THE EXERCISE: In the essay about resistance below, how many Twitter followers did the writer have before and after Trump's first presidency?

EXCERPT PROVIDED:
I wrote the original version of this essay in response to an article assigned in the writing & resistance course I took in May. I’ve updated it some. I’m not sure it captures exactly what I’m trying to say.
The opening paragraphs of “Resist, Refuse” by Teju Cole in The New York Times Magazine, 9/8/18:
“The courage of the French Resistance, a courage immeasurably beyond chatter and imposture, helped make ‘resistance’ a holy word in our common tongue. We look back on these people – many of whom were caught, most of whom were tortured and executed soon after they were caught – with frightened admiration. Facing the unspeakable, they committed themselves to the unimaginable.
But ‘resistance’ is back in vogue, and it describes something rather different now. The holy word has become unexceptional. Faced with a vulgar, manic and cruel regime, birds of many different feathers are eager to proclaim themselves members of the Resistance. It is the most popular game in town.”
This article goes on to compare the French Resistance with the upswell of outrage and horror we felt in early 2017 and to encourage people to refuse to acknowledge that as resistance. Since the election, I’ve read other progressive essayists say similar things.
During Trump’s first presidency, my Twitter followers grew from 50 to 5,000 because of “the resistance.” As someone with an ancient background in activism, I was fascinated watching it. People I didn’t know kept sharing my name as a fellow resister to follow. It was weird and allows me to understand what Cole is saying.
But I don’t entirely agree.
I believe all things exist on a continuum – there are degrees and flavors of everything. Through that lens, I’m not angry – Cole sounds cynical and angry – that people use the word resistance when they see threats on the horizon.

DATA SECTION:
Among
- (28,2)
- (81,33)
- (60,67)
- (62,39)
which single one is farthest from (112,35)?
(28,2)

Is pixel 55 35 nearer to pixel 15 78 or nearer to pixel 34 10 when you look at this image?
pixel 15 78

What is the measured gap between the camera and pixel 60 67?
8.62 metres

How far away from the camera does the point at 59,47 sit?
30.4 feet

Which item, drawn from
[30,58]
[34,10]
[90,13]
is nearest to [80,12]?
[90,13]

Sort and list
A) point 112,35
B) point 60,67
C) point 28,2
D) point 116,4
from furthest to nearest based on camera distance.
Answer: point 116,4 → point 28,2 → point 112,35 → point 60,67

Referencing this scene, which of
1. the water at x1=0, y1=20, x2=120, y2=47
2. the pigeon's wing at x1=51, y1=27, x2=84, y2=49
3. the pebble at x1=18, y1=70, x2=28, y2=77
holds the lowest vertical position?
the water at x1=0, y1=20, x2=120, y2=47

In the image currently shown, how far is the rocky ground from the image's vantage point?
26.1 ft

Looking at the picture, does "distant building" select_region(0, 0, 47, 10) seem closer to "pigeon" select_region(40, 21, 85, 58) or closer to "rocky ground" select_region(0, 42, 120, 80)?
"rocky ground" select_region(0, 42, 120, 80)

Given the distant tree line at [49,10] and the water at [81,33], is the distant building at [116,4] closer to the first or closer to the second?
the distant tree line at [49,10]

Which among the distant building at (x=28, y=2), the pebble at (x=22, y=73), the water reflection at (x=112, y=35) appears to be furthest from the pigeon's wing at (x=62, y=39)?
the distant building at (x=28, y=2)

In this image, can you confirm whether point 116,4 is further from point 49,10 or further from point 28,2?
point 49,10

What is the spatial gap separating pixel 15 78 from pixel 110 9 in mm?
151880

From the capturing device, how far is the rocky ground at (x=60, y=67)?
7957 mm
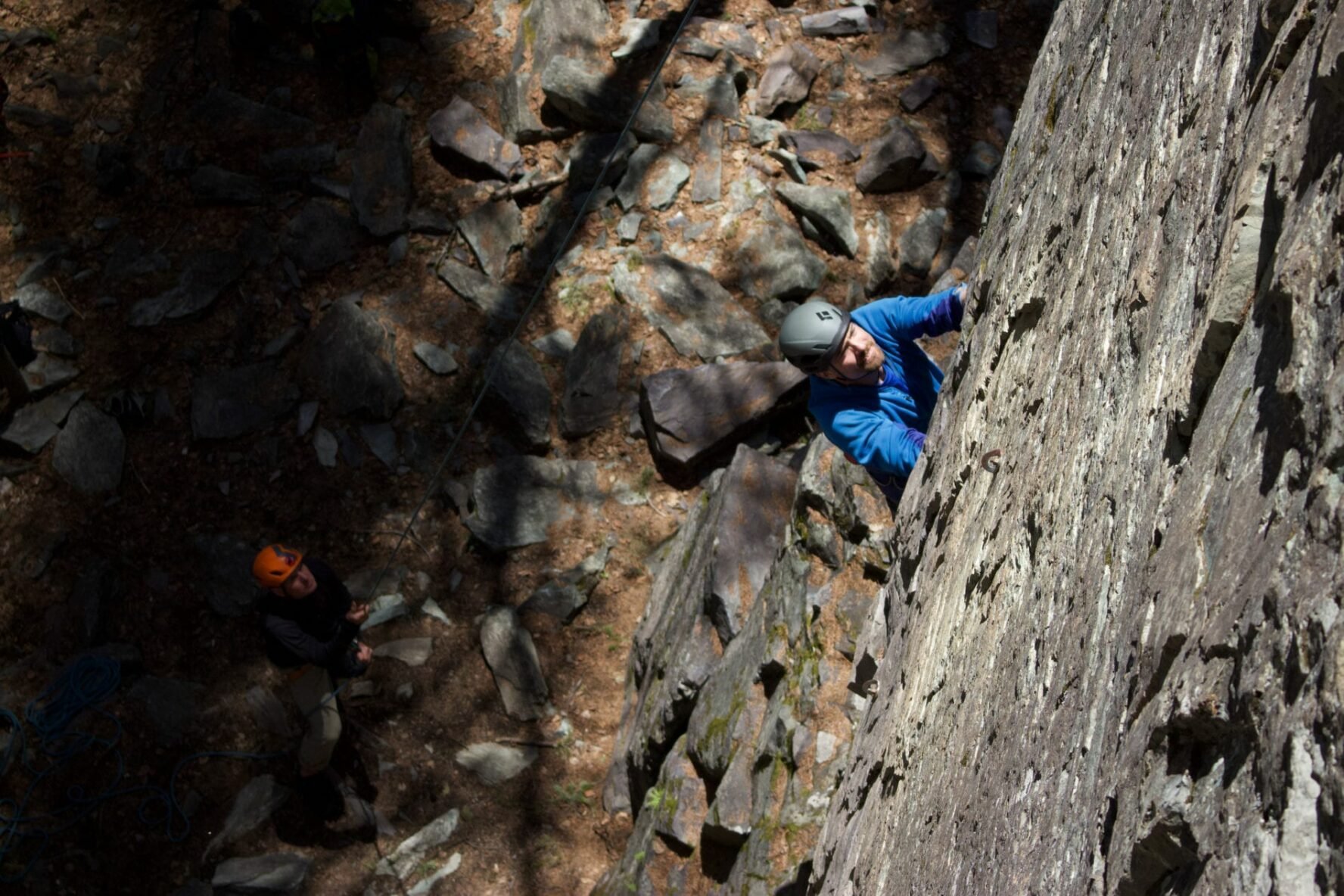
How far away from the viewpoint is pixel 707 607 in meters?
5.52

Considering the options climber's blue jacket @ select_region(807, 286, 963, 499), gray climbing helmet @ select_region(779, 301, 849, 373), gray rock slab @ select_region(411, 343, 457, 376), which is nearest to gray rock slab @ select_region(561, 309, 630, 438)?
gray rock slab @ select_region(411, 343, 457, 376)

WRITTEN REPLY: The writer's Twitter following grew from 50 to 5,000.